*** Begin section ***
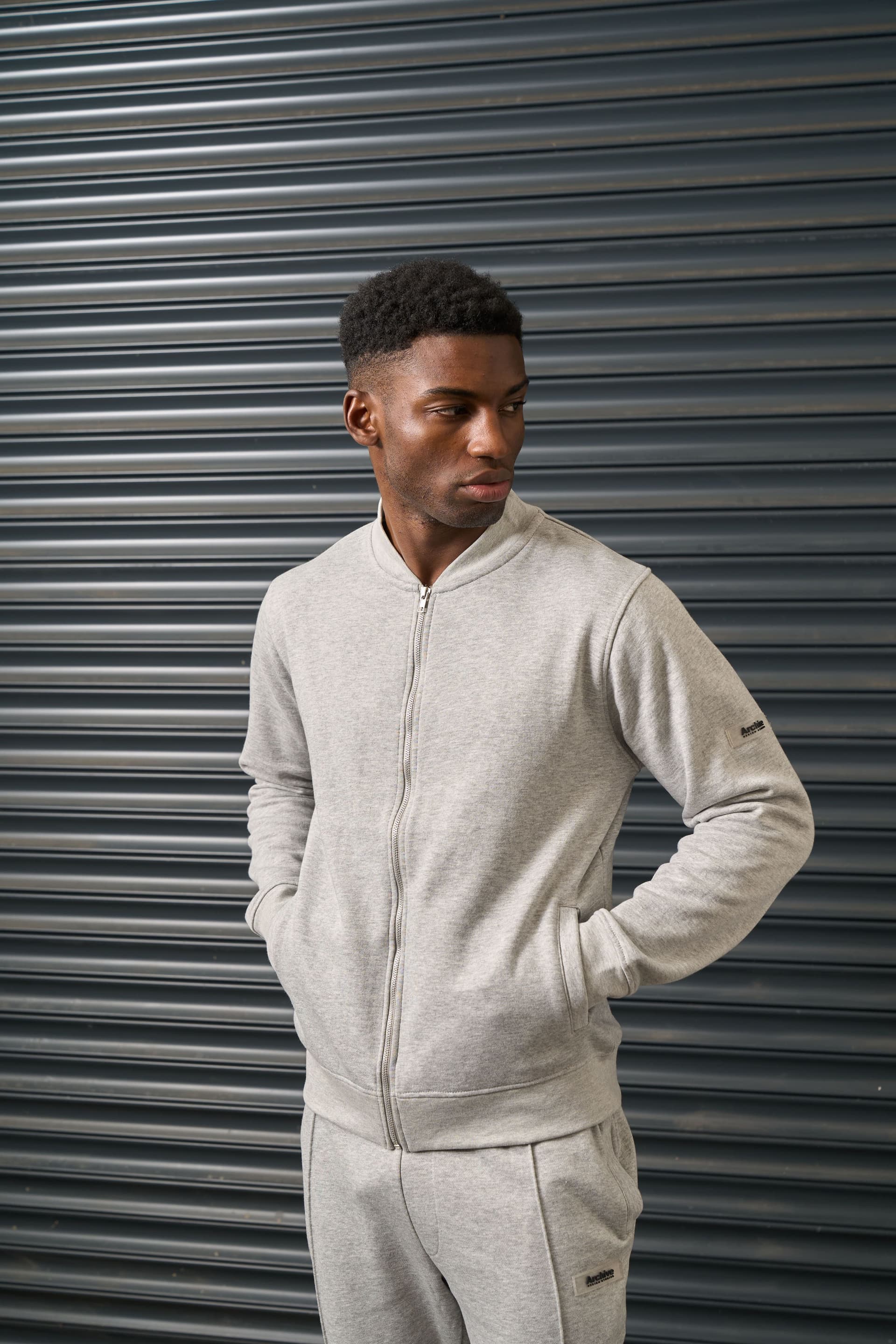 Archive Design Studios Archive Design Studios Men's Joro Tracktop in Grey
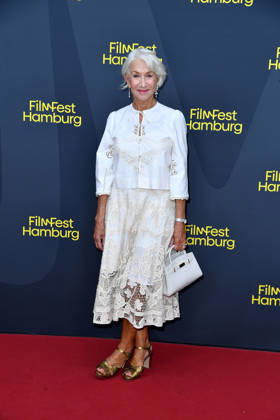 Helen Mirren at the ceremony to present the Douglas Sirk Award to Helen Mirren in Hamburg on September 29, 2026
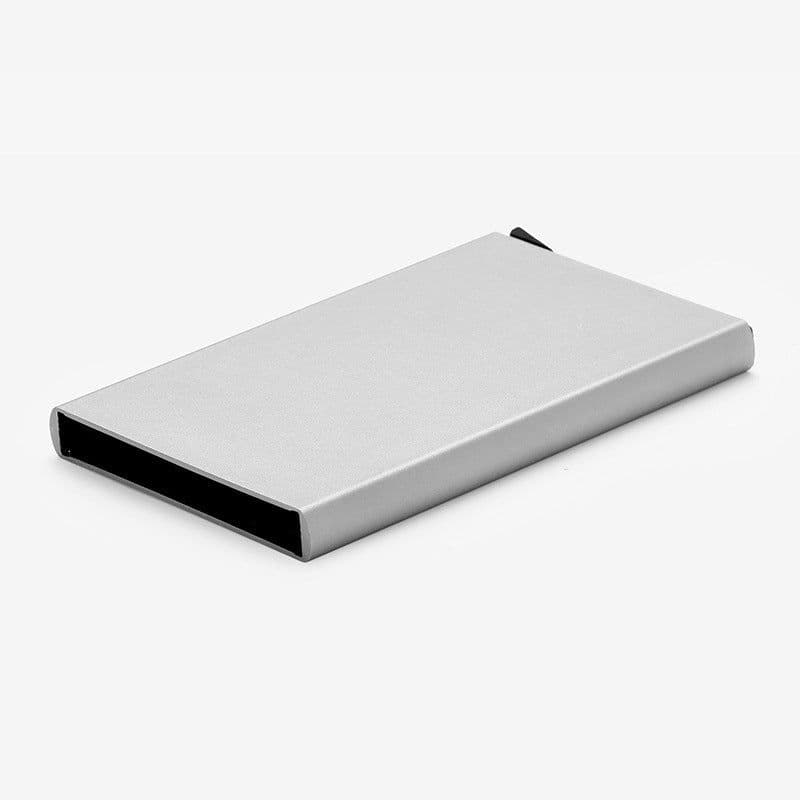 image-Aluminum Card Box Stainless Steel Business Card Holder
*** End section ***
## What you should do
Copy verbatim the span that begins at the line containing "Helen Mirren at" and ends at the last line of the material, inclusive of both; exclude pictures.

## Answer to this exercise
 Helen Mirren at the ceremony to present the Douglas Sirk Award to Helen Mirren in Hamburg on September 29, 2026
 image-Aluminum Card Box Stainless Steel Business Card Holder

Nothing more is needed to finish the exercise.